Muitos dos que não são de Curitiba vão para a Casa Free Lula, um antigo jardim de infância próximo, transformado pelo Movimento dos Sem-Terra em escavações para os que estão na vigília. Eles estarão de volta no dia seguinte, quando as chances de Lula de ter os casos contra ele rejeitados pelos tribunais superiores serão, mais uma vez, um provável tópico de conversa.

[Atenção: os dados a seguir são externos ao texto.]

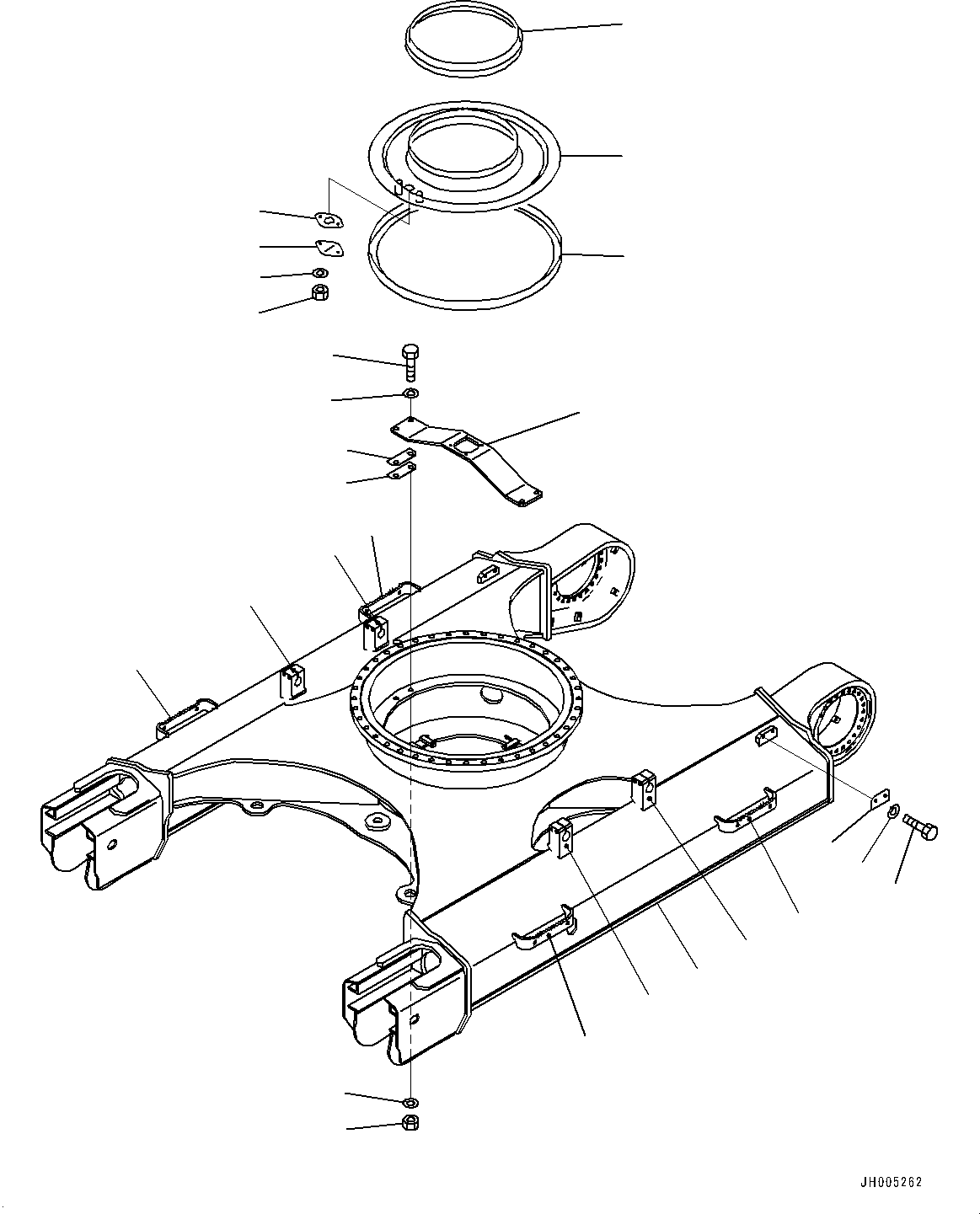 JH005262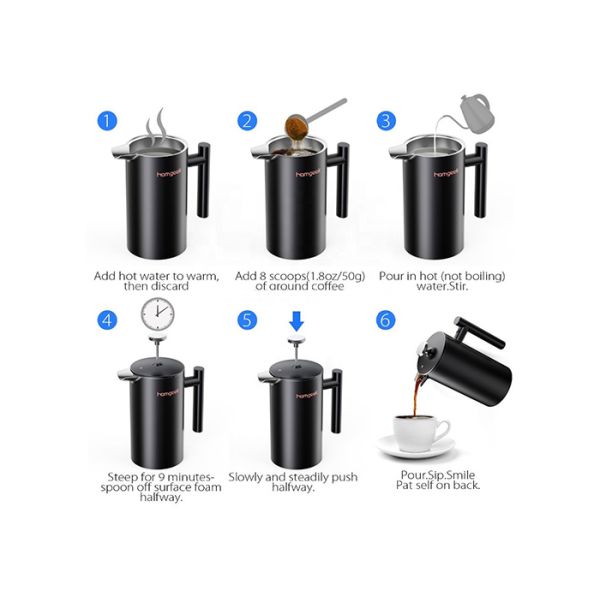 1

homgeek

Add hot water to warm, then discard

2

homgeek

Add 8 scoops(1.8oz/50g) of ground coffee

3

homgeek

Pour in hot (not boiling) water.Stir.

4

homgeek

Steep for 9 minutes-spoon off surface foam halfway.

5

homgeek

Slowly and steadily push halfway.

6

Pour.Sip.Smile Pat self on back.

Mas mesmo que essas esperanças se mostrem irrealistas, Oliveira diz que a vigília permanecerá pelo tempo que for necessário: “Quando cheguei, disse que só estava saindo quando Lula partiu. Você não desiste de um homem como Lula. Como ele disse em seu último discurso antes de sua prisão, ele agora não é mais uma pessoa, mas uma ideia ”.
Os problemas legais de Lula
1º de janeiro de 2011: O presidente do Brasil, Luiz Inácio Lula da Silva – popularmente conhecido como Lula – deixa o cargo após oito anos no poder com índices de aprovação estratosféricos e supervisionou a eleição de sua sucessora escolhida a dedo, Dilma Rousseff.
17 de março de 2014: A investigação da lavagem de carros contra a corrupção política na gigante petrolífera estatal Petrobras chama a atenção do público. O caso, eventualmente, gera múltiplas investigações sobre a corrupção política endêmica praticada por todos os principais partidos políticos do Brasil.
12 de maio de 2016: Dilma foi destituída do cargo em decorrência de processos de impeachment. Formalmente destituído do mandato em 31 de agosto após um julgamento no Senado.
29 de julho de 2016: Lula foi julgado pela primeira vez.
12 de julho de 2017: Lula é condenado caso envolva um apartamento à beira-mar – promotores dizem que ele prometeu o apartamento em troca de ajudar uma construtora a garantir contratos lucrativos com a Petrobras – e condenado a nove anos e seis meses de prisão por um juiz federal Sergio Moro. .
24 de janeiro de 2018: O painel de três juízes rejeita o recurso de Lula no caso do apartamento e aumenta a sentença para 12 anos e um mês.
7 de abril de 2018: Lula foi detido e transferido para a sede da polícia em Curitiba para cumprir pena. Recurso interposto em primeira instância em Brasília está pendente.
6 de fevereiro de 2019: Lula é condenado em um segundo caso envolvendo um recuo no país e sentenciado a 12 anos e 11 meses de prisão. Um recurso pendente.
Em curso: Lula também foi condenado seis vezes mais com crimes que vão desde o tráfico de influências até a conspiração criminosa. Ele também está sendo investigado em dois outros casos. Ele tem consistentemente negado qualquer irregularidade e mantém sua inocência.